Corporate Governance Codes and Scorecards

Corporate governance codes can encourage private sector commitment to good corporate governance and aspirations towards higher standards. They can provide guidance for financial and nonfinancial disclosure, stakeholder relations and foster better engagement of minority shareholders. They also can help clarify the roles of managers and directors.

The codes can be found in more than 140 countries worldwide, and more than 50 of them have been developed with the IFC's assistance.

Business Case

Originally, corporate governance codes were developed as complementary to laws and regulations in the area of corporate governance. Codes were established and allowed to be applied in a flexible manner so as not to constrain companies in their freedom to realize strategies and create value. This flexibility, which became known as a comply or explain regime, allowed companies to comply with the code requirements in various ways, and if not, to explain why they had not applied the particular requirement—the most common approach.

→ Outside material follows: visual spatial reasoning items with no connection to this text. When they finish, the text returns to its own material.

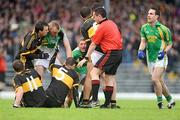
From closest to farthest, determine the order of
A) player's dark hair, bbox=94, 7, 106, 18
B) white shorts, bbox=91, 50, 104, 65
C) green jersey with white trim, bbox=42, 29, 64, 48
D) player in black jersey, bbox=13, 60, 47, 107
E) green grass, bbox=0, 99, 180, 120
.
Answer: green grass, bbox=0, 99, 180, 120
player in black jersey, bbox=13, 60, 47, 107
player's dark hair, bbox=94, 7, 106, 18
white shorts, bbox=91, 50, 104, 65
green jersey with white trim, bbox=42, 29, 64, 48

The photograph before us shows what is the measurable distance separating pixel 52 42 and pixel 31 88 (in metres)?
2.29

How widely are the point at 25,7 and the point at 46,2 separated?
3.23 feet

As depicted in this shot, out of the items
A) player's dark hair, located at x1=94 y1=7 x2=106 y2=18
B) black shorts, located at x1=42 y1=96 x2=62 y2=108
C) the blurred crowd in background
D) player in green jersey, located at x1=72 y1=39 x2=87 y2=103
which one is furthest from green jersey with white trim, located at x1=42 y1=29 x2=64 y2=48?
the blurred crowd in background

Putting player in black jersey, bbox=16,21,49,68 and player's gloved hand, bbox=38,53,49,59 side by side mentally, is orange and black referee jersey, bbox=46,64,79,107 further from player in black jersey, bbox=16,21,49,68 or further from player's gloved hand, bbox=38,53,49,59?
player's gloved hand, bbox=38,53,49,59

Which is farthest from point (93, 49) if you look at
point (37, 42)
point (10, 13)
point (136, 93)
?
point (10, 13)

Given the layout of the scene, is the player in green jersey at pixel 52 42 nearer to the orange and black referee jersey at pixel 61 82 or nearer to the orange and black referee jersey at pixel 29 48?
the orange and black referee jersey at pixel 29 48

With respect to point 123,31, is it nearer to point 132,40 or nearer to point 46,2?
point 132,40

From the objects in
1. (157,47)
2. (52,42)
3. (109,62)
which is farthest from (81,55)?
(109,62)

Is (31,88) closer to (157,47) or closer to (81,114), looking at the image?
(81,114)

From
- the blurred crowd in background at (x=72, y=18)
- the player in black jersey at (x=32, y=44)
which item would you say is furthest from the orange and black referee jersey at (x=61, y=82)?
the blurred crowd in background at (x=72, y=18)

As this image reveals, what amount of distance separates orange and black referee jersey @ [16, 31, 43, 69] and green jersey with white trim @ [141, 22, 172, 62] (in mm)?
2442

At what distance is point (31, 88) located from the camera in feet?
60.4

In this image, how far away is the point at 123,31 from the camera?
3422 cm

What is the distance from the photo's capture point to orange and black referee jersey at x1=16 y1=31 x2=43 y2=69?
64.9 feet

South Africa and some other countries, on the other hand, require the apply-and-explain approach, whereby companies must apply the code of corporate governance and explain how they do so—a major difference in approaches. In some countries, such as the United Kingdom and Malaysia, “stewardship codes” have been introduced, which aim to enhance the quality of engagement between asset owners, asset managers, and companies to help improve long-term risk-adjusted returns to shareholders.

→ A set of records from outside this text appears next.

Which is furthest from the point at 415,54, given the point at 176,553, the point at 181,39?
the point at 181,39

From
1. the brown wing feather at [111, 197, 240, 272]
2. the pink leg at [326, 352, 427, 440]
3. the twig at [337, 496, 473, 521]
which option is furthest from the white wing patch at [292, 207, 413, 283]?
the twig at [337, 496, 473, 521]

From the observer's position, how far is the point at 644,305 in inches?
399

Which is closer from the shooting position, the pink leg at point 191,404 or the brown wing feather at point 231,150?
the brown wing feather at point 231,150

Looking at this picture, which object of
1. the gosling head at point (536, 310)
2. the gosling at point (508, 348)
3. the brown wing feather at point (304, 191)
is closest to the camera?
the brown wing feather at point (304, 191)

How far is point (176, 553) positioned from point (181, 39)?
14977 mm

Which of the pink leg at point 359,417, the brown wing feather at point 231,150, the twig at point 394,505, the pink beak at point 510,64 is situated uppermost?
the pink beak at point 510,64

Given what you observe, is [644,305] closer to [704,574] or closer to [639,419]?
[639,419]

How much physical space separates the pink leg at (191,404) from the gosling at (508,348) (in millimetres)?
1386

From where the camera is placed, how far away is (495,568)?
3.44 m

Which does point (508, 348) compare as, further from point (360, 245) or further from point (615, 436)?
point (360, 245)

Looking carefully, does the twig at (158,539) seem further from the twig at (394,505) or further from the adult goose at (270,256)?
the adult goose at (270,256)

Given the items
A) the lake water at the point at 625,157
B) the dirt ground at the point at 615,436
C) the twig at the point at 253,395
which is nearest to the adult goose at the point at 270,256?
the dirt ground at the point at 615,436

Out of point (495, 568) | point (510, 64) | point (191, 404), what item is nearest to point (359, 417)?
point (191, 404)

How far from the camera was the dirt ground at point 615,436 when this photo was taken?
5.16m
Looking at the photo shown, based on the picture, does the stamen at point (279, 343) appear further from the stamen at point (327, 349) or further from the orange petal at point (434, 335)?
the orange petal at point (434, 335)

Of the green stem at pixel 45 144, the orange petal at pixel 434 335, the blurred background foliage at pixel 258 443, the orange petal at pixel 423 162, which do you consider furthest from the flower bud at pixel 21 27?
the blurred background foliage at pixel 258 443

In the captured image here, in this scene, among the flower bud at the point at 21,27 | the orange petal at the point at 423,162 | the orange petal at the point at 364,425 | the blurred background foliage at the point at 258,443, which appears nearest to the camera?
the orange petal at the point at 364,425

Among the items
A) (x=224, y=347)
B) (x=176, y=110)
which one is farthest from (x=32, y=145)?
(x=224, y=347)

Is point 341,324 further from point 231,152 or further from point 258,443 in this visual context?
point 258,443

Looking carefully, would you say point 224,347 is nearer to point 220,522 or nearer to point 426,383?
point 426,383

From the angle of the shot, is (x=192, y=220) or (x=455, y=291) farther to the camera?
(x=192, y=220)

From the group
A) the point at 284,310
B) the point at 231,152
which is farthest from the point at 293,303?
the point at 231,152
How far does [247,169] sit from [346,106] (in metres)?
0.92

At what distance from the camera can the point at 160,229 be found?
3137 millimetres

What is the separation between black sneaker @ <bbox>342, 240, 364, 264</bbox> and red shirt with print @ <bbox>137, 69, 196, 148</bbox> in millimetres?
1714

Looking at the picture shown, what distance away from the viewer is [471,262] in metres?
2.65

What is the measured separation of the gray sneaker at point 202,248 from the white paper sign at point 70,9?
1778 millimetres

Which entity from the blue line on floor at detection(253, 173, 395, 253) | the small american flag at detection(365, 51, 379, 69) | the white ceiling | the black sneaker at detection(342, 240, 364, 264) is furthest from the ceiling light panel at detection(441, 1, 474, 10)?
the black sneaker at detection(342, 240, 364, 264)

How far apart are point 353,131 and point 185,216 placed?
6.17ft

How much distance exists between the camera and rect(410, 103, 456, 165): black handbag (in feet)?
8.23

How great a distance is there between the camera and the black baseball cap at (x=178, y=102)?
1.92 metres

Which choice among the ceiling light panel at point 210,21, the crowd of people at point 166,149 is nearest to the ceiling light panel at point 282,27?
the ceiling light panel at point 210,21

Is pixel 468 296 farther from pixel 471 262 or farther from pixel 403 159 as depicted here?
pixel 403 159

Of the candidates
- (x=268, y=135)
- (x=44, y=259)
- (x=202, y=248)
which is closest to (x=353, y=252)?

As the development of corporate governance codes has matured, much time has been devoted to discussion about distinguishing what should be placed in law or regulation and what should be in codes, which have more flexible options in application. 

IFC’s Response

IFC works with regulators, stock exchanges and capital market stakeholders around the world on developing, implementing, and assessing codes and scorecards of best practices.

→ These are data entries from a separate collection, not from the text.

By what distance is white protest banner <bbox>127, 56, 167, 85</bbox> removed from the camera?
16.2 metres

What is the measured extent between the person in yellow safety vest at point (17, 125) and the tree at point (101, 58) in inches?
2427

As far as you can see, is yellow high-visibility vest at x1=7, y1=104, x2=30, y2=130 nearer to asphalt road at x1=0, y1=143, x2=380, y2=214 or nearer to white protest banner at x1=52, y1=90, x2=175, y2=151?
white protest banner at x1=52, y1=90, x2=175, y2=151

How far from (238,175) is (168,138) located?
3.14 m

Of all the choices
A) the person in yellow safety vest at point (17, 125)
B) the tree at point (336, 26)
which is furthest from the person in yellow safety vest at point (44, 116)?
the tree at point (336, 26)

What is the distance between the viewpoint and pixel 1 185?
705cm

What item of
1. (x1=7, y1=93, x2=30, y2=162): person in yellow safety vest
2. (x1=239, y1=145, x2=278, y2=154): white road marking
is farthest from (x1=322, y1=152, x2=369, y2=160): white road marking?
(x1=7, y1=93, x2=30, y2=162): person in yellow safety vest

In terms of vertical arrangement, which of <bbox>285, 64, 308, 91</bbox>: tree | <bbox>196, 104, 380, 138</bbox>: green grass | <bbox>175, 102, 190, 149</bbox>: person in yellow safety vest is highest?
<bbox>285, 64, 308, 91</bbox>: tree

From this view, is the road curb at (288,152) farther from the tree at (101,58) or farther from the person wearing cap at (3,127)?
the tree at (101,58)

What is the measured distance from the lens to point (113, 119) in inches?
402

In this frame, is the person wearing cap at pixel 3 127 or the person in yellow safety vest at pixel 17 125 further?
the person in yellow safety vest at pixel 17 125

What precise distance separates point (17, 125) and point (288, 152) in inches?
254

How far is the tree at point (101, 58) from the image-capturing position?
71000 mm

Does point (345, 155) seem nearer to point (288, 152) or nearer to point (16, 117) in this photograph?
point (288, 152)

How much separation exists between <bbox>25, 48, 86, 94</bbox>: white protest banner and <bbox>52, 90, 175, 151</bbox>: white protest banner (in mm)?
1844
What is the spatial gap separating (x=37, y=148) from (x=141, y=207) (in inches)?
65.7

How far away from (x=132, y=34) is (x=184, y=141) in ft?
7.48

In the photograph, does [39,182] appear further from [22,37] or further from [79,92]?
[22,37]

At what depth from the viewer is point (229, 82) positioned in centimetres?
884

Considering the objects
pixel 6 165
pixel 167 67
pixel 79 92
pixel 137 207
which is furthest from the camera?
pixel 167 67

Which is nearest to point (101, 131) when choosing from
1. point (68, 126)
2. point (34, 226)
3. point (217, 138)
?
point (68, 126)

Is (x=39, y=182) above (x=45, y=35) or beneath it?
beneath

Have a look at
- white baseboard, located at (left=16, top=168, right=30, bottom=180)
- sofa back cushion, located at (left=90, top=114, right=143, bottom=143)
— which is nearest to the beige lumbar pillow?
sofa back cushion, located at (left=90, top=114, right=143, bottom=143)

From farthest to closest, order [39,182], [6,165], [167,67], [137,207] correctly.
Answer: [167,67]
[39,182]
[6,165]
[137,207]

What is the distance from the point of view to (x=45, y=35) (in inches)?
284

  • 138 new codes, laws and regulations in markets around the world enacted with IFC support.
  • 60 corporate governance codes worldwide revised since 2005.
  • 20 scorecards developed since 2008.

Selected Country Codes

Country codes developed with the IFC’s input or assistance include:

  • Africa: Kenya, Malawi, Nigeria and Senegal
  • East Asia and Pacific: Cambodia, China, Mongolia, Vietnam and Philippines
  • Latin America and the Caribbean: Brazil, Jamaica and Peru
  • Middle East and North Africa: Algeria, Bahrain, Egypt, Jordan, KSA, Lebanon, Oman, Pakistan, Palestine, Tunisia, UAE and Yemen
  • South and Southeast Asia: Bangladesh, India and Maldives
  • Southern Europe and Central Asia: Azerbaijan, Armenia, Georgia, Bulgaria, Republic of Macedonia, Montenegro, Serbia, Albania, Bosnia & Herzegovina and Ukraine

Regional and Country Examples

In Europe and Central Asia, corporate governance codes for stock exchanges developed with IFC's help are supporting greater disclosure of governance practices, increasing awareness and catalyzing improvements that yield tangible benefits for listed companies. Kazakhstan Stock Exchange launched ESG reporting guidelines with IFC’s support.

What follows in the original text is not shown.